Guaranteed Delivery, Consistent Recovery, and Auto Checkpoint

You can use three new features—guaranteed delivery, consistent recovery, and auto checkpoint—to protect a project against data loss in the event of a server failure or loss of connection. This set of features supports the goal of zero data loss.

For detailed discussions of guaranteed delivery, consistent recovery, and auto checkpoint, see the Programmers Guide. See the Studio Users Guide for instructions on enabling the new options.

Guaranteed Delivery

With guaranteed delivery (GD), a GD-enabled subscriber to a GD-enabled window receives all the data processed by that window even if the client is not connected when the data is produced. GD is supported only on windows assigned to log stores. When you enable guaranteed delivery on a window that has registered guaranteed delivery subscribers, the window stores a copy of every event it produces in its log store until all the registered guaranteed delivery subscribers acknowledge receiving the events. You can subscribe to windows configured for GD using adapters, bindings, the SDKs, or the esp_subscribe tool. You can get information about windows configured for GD by subscribing to the _ESP_GD_Sessions and _ESP_Streams metadata streams—see the Configuration and Administration Guide for details.

Consistent Recovery

The consistent recovery feature can restore all the windows in a project to a consistent state after a server or connection failure. (Recovery consistency depends on following guidelines for log stores.) When consistent recovery is enabled, the server uses coordinated checkpoints to save data in log stores.
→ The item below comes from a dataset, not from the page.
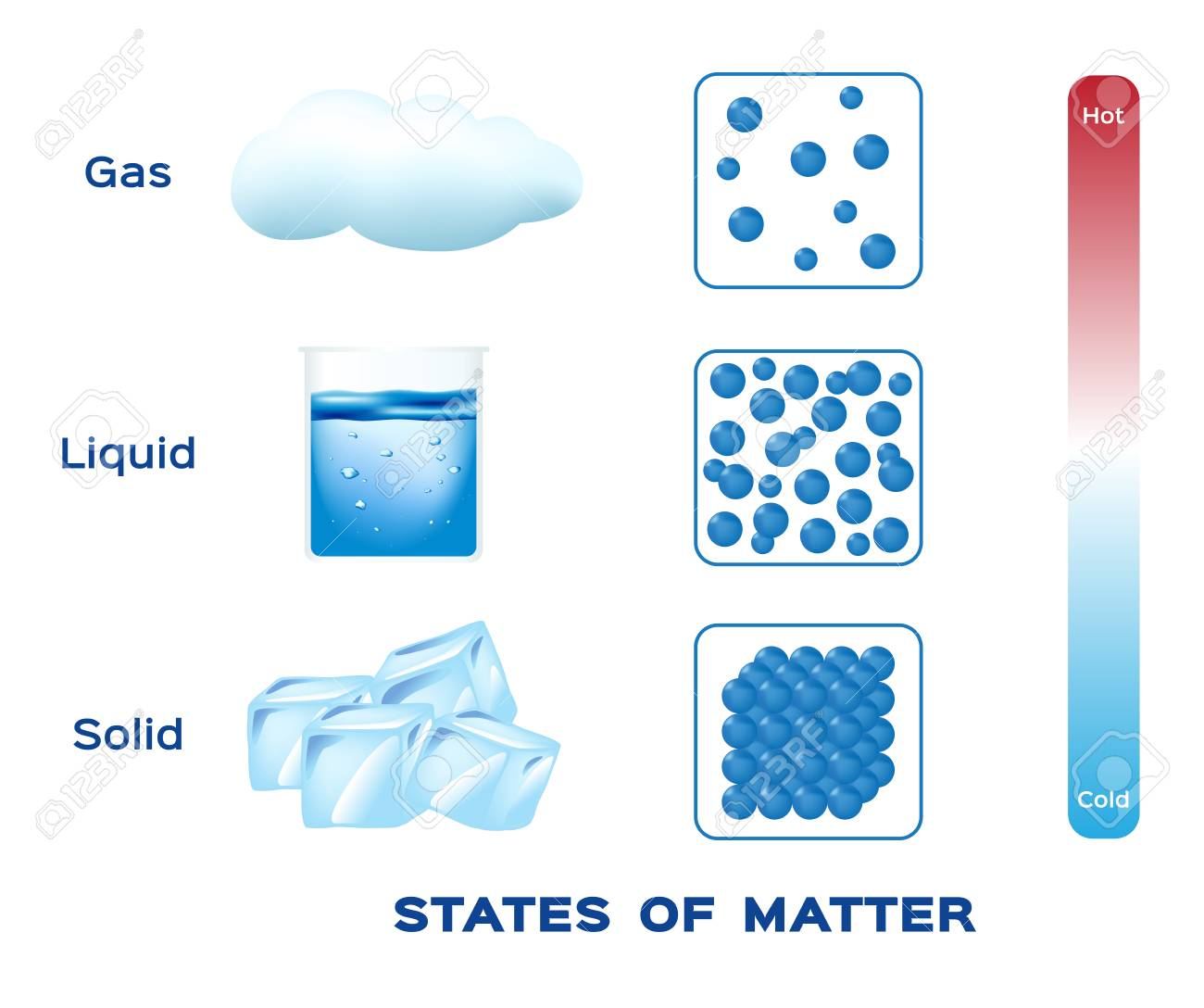 Clipart Of Solids Liquids And Gases 20 Free Cliparts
When any log store fails to complete a checkpoint, all the log stores for that project roll back to their state as of the previous successful checkpoint. This rule ensures that if a server stops unexpectedly, all log stores in a project remain consistent with one another. However, any input data that has not been checkpointed is not recovered upon restart.

Auto Checkpoint

Consistent recovery relies on data being checkpointed (registered and saved in the project’s log stores). Auto checkpoint, which is optional, lets you configure the checkpoint interval—the number of input transactions that triggers a checkpoint.